Forwards Feynman–Kac formula

Question

This might be a simple question, but I'm having trouble with it.

Consider the Cauchy problem with final condition. \begin{equation} \begin{cases} \frac{\partial u}{\partial t}(t,x) + \mathcal{L}u(t,x) + k(t,x)u(t,x) = g(t,x) &\textit{in}\quad\left[0,T\right]\times\mathbb{R}\\ u(T,x)=\phi(x)&\textit{in}\quad\mathbb{R} \end{cases} \label{CauchyProb} \end{equation} where \begin{equation} \mathcal{L} = \frac{1}{2}\sigma^2(t,x)\frac{\partial^2}{\partial x^2} + \mu(t,x)\frac{\partial }{\partial x}. \end{equation} I am well aware that a solution to this problem can be given in terms of the following Feynman–Kac formula: \begin{equation} u(t,x)=\mathbb{E}\left[\phi(X_T^{t,x})\exp\left\lbrace\int_t^Tk(s,X_s^{t,x})ds\right\rbrace -\int_t^Tg(s,X_s^{t,x})\exp\left\lbrace\int_t^s k(u,X_u^{t,x})du\right\rbrace ds\right] \end{equation} where $X_t$ is an Itô process that is described by: \begin{equation} dX_t = \mu(t,X_t)dt + \sigma(t,X_t)dW_t\,, \end{equation} with $X_0=x$.

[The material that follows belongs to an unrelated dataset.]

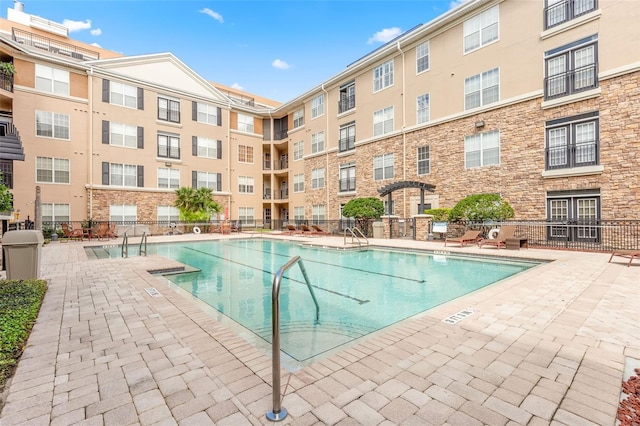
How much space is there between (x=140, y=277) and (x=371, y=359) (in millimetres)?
6007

The problem arises when I try to make the change of variables $v(t') = u(T-t)$. Now, the previous Cauchy problem with final condition, becomes a Cauchy problem with initial condition: \begin{equation} \begin{cases} -\frac{\partial v}{\partial t'}(t',x) + \mathcal{L}v(t',x) + k(T-t',x)v(t',x) = g(T-t',x) &\textit{in}\quad\left[0,T\right]\times\mathbb{R}\\ v(0,x)=\phi(x)&\textit{in}\quad\mathbb{R} \end{cases} \label{CauchyProb2} \end{equation} with \begin{equation} \mathcal{L} = \frac{1}{2}\sigma^2(T-t',x)\frac{\partial^2}{\partial x^2} + \mu(T-t',x)\frac{\partial }{\partial x}. \end{equation}

What form does the Feynman–Kac formula take when we perform this change of variable?

Answer 1

Given $t \in (0,T)$, define $\tilde{X}^{(t),x}$ to be the solution of the SDE \begin{equation*} d\tilde{X}^{(t),x}_{s} = \mu(t + s,\tilde{X}^{(t),x}_{s}) \, ds + \sigma(t + s, \tilde{X}^{(t),x}_{s}) \, d B_{s}, \quad \tilde{X}^{(t),x}_{0} = x. \end{equation*} Notice that $\tilde{X}^{(t),x}_{\cdot} = X^{t,x}_{\cdot + t}$. Hence we can write \begin{align*} u(t,x) &= \mathbb{E} \left(\phi(\tilde{X}^{(t),x}_{T - t}) \exp \left \{ \int_{0}^{T -t} k(s + t, \tilde{X}^{(t),x}_{s} \, ds \right\}\right)\\ &\quad - \mathbb{E} \left( \int_{0}^{T - t} g(s + t, \tilde{X}^{(t),x}_{s}) \exp \left\{ \int_{0}^{t} k(u + t, \tilde{X}^{(t),x}_{u}) \,du \right\} \, ds \right) \end{align*}

Now if we define $v(t',x) = u(T - t,x)$, we find \begin{align*} v(t',x) &= \mathbb{E} \left(\phi(\tilde{X}^{(T - t'),x}_{t'}) \exp \left \{ \int_{0}^{t'} k(s + T - t', \tilde{X}^{(T - t'),x}_{s} \, ds \right\}\right)\\ &\quad - \mathbb{E} \left( \int_{0}^{t'} g(s + T - t', \tilde{X}^{(T - t'),x}_{s}) \exp \left\{ \int_{0}^{T - t'} k(u + T - t', \tilde{X}^{(T - t'),x}_{u}) \,du \right\} \, ds \right) \end{align*} It's worth noticing that this formula makes a certain amount of sense when $\mu$ and $\sigma$ are temporally homogeneous, in which case $\tilde{X}^{(t)}$ is independent of $t$.